Are there any restrictions after the exam?

Unless you took relaxation medication, there are no restrictions placed upon you. You may eat and drive. If you took a sedative or pain medication for the exam, you will need someone to drive you home.

When can I expect to receive results?

Your Breast MRI exam will be interpreted by one of our radiologists specializing in breast imaging. A report will usually be available within one business day of your exam.

How do I find out the results of my exam?

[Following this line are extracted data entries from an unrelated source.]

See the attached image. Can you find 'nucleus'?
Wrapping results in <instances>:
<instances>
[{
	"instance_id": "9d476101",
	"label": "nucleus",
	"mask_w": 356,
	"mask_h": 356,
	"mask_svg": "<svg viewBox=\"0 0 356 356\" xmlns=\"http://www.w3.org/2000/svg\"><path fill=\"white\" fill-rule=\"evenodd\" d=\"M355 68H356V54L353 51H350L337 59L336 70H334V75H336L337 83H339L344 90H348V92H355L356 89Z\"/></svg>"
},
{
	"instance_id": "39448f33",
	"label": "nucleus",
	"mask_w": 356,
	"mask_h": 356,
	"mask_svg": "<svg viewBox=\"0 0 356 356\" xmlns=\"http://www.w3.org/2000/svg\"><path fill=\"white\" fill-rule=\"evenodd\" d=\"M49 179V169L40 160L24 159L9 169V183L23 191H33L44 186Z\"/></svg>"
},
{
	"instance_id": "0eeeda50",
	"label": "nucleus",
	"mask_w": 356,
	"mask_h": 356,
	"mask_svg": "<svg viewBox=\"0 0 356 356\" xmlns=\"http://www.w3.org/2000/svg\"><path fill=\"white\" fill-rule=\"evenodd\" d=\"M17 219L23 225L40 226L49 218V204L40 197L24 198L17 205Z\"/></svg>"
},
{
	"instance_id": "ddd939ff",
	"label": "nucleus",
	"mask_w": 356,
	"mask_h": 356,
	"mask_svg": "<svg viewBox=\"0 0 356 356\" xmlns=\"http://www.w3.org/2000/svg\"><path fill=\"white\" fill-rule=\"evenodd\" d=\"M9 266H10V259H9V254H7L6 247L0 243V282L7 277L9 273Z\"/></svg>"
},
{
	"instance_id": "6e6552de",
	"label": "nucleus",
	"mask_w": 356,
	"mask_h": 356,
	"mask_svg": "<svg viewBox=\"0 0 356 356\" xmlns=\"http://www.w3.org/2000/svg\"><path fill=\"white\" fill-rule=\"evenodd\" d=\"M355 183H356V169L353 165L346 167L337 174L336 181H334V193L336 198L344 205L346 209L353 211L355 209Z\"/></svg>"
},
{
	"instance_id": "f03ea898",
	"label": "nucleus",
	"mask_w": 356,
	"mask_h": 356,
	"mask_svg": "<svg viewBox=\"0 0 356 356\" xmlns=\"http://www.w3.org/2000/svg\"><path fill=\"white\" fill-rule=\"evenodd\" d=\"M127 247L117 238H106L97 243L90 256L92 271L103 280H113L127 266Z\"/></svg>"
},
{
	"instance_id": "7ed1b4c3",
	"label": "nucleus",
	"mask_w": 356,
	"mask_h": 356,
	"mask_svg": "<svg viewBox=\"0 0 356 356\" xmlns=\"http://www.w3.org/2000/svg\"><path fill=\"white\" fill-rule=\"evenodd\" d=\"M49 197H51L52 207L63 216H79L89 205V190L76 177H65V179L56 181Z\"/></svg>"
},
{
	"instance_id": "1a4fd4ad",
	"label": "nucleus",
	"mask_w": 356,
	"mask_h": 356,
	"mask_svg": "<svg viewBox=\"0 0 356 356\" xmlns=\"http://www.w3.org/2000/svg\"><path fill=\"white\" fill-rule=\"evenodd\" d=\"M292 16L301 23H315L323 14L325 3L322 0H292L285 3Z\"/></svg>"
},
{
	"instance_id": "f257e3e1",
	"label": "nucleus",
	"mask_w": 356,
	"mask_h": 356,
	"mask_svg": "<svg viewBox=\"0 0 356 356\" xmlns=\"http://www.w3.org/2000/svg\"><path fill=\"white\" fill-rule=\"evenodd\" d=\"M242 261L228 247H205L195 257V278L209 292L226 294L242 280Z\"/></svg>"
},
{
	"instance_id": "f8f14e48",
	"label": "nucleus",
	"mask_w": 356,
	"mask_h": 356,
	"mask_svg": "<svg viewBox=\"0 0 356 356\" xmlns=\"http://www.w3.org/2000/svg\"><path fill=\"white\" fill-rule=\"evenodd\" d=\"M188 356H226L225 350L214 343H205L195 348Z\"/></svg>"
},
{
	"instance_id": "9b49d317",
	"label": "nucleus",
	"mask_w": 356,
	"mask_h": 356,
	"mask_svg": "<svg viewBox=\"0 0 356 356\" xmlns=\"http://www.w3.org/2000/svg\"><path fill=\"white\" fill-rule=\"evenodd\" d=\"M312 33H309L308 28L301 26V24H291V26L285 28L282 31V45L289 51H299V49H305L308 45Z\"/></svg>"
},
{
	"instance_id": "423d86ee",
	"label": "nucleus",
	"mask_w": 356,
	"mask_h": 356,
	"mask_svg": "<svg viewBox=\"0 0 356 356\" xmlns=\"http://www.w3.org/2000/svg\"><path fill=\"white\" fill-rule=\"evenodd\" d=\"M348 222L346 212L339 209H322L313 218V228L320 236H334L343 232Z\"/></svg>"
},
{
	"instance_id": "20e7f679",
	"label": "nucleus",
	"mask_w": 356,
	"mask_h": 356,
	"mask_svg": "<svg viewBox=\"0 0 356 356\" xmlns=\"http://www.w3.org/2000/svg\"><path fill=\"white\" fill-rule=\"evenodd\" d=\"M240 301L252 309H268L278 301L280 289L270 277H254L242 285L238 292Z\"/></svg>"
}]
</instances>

If you have referred yourself for an AB-MR, a results letter will be sent directly to you. We would also prefer to send a copy of the report to your primary health care provider. Please include the name of your provider on the paperwork you are given at the time of check-in. A standard breast MRI must be ordered by your health care provider, who will automatically be sent the report. You will need to get the results from your provider. If additional imaging and/or a needle biopsy is required to further evaluate an abnormality on your MRI, you will be contacted by telephone by a staff person at either Via Radiology-Meridian Pavilion or the Seattle Breast Center.

I have silicone gel breast implants. Can I have an AB-MR exam?

Yes. The FDA recommends that women with silicone gel-filled implants have routine breast MRI exams to evaluate for silent implant rupture starting at 3 years after the implants have been placed, and every 2 years thereafter. We offer a special abbreviated breast MRI exam, called AB-MR Plus, that screens for both breast cancer and implant rupture, at a charge of $595 (the price is higher than a regular AB-MR due to the additional time involved to evaluate the implants).